カミールはこれまでの経緯を説明した。最初は楽しげだったオルレアの表情は曇った。
「……そういうことだったのね。まさか、私たち全員が魔法にかけられていたなんて。でも、おかしいわ。私が恋の真剣勝負と思って燃えていたのは間違いなく本心からなのよ。記憶が曖昧になったこともないし、イセン様から花束をもらってぼんやりしたこもないわ。」
「これは、私の憶測なのだけれど。」と、カミールは続けた。
「……この魔法は魔法のかかり具合を調整できるのだと思うの。例えば、完全に別人のようになってしまったメリアへの影響度を10とすると、そこまで人格に影響がなかった私やロリアは4か3程度。そして、全く影響がないと感じられるオルレアは1とか。」
「それなら確かにあり得るわね。全員が全員イセン様に夢中だったら、さすがに違和感しかないわぁ
。というか、嫉妬しあって互いに嫌がらせ三昧だったら、婚約者としての品格も当然落ちる。そうなればイセン様が良くても、お披露目会で王様や王妃様に婚約者として相応しくないと判断されかねないものね。」と、ロリアも言った。
「なるほどねぇ。」
オルレアはそう言いつつ俯いた。恋の勝負でなくなったことが残念で仕方ないのだ。
「私、絶対皆さんに勝とうと思って、王様の頃の婚約者争いについても調べちゃったのよね。何が決め手になったか分かれば、この勝負、有利になるかもって思って……。」
「そういえば、前回がどうだったかなんて調べてなかったわね。」
オルレアの発言を受けて、ロリアは言った。
「確か、当時勢力のあった三家で争っていたのよね?」
カミールはそう言ったが、詳しくは知らないようだった。
「もしかして、そのときも妖精の魔法が使われていた可能性があるの?」
メリアはオルレアに聞くと、オルレアはうーんと困ったような顔をして言った。
「妖精の魔法の話は今聞いたばかりだから何とも言えないけれど……。でもね、言われてみればってところはあるの。当時の婚約者が今の王妃様に決まった流れがね、不自然に思うところはあったわ。当時の婚約者決定に関していろいろ記事になってたから、私はそれを集めて読んでいたの。あ、私たちのことも記事にされているのよ!」
オルレアはそういいながら、「週刊花喋」の表紙を見せた。これはフローラ学園や王室の記事をまとめた雑誌だ。「イセン様が入学してからは、定期的に婚約者候補予想や候補争いの状況が記事になっているのよ。」と付け足した。
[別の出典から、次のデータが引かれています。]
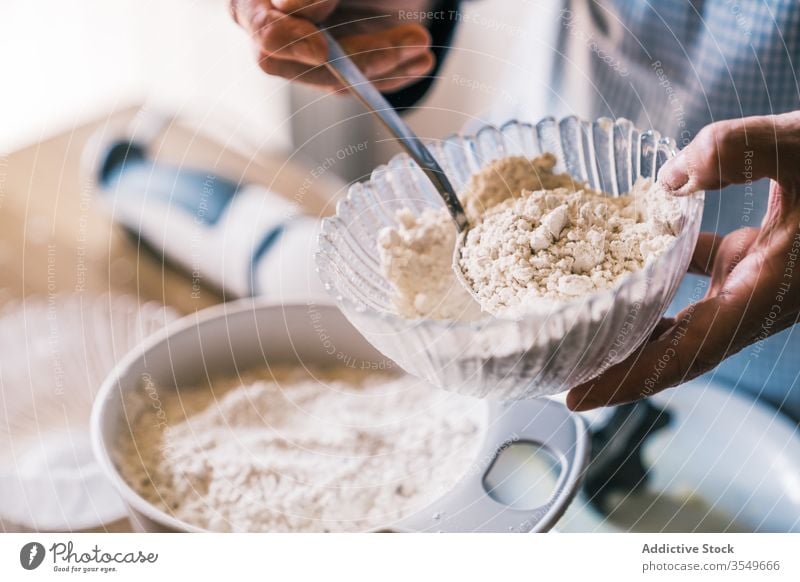 Crop senior cook pouring flour into bowl in kitchen dough add confectioner prepare muffin apron glass spoon pastry process elderly make ingredient bakery aged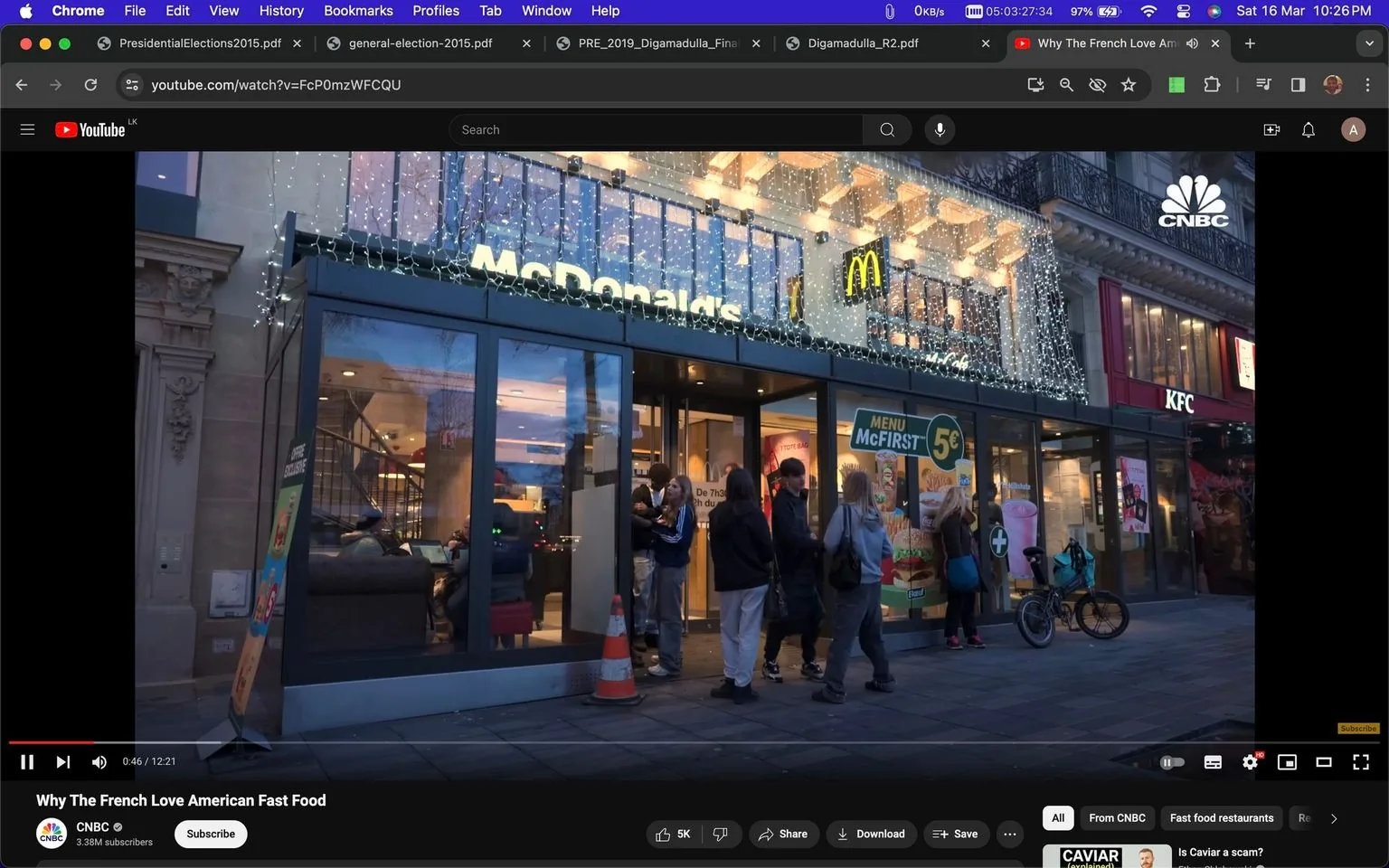 The screenshot captures a YouTube video titled "Why The French Love American Fast Food" by CNBC. The scene is set outside a McDonald's restaurant, adorned with decorative lights, suggesting a festive or evening setting. Several people are gathered at the entrance, indicating it might be a busy time. The McDonald's logo is prominently displayed above the entrance, with a sign advertising a "MENU McFIRST" for 5€. Adjacent to McDonald's is another fast-food chain, KFC, visible in the background. The atmosphere conveys a lively urban environment with a mix of casual attire among the patrons. The storefronts are well-lit, contrasting against the dimming evening light, creating an inviting ambiance. This scene suggests a discussion of the popularity and cultural impact of American fast food in France.
- Title: "Why The French Love American Fast Food"
- Channel / profile: "CNBC"
- Site / app: "YouTube"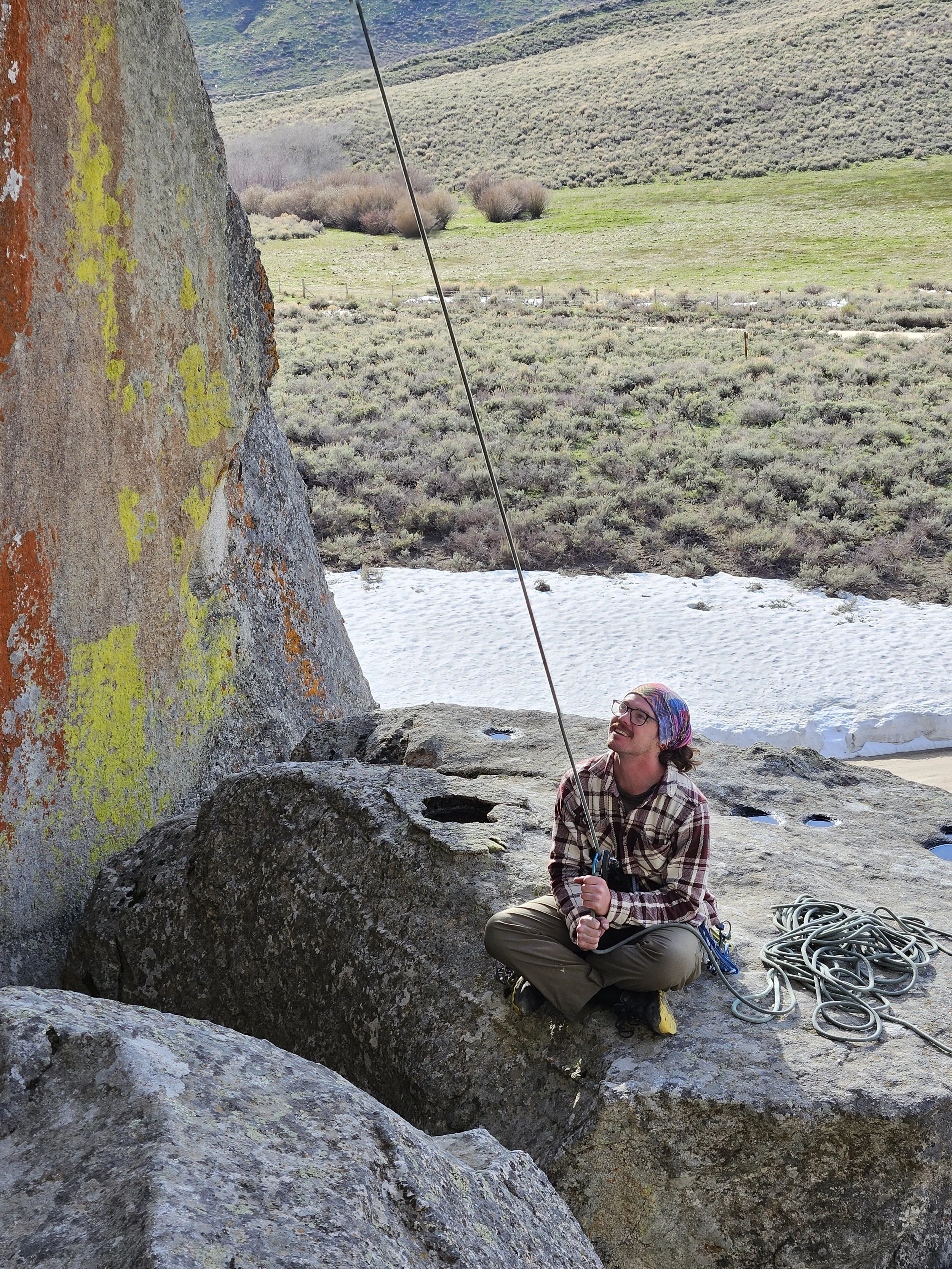Person rock climbing with a sling and rope on a large boulder outdoors in a mountainous area, smiling and looking up.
「どおりで話してないのに、私の素行が実家にダダ漏れだった訳だ……。」
メリアはどよんとした気分でため息をついた。「王子の婚約者になりたいと言うから、お小遣いも多めに渡したし、応援していたというのに!!何たる愚行。何たる恥さらし!!」という、親からの手紙の内容を思い出してしまったのだ。カミールとロリアも顔をしかめているところを見ると、妖精の魔法の方に注力し過ぎて、そちらの配慮を欠いていたのだろう。
「1人悪役がいるとこういうのは盛り上がるからね。メリアが嫉妬で狂っていたときは、格好の話の種になっていたのよ。」
オルレアは気の毒そうにメリアを見た。
「ちょっと脱線しちゃったわね。当時の記事について話すわ。」
自分たちの素行が記事にされていたことで思わぬダメージを受けた3人に、オルレアは明るくウィンクして言った。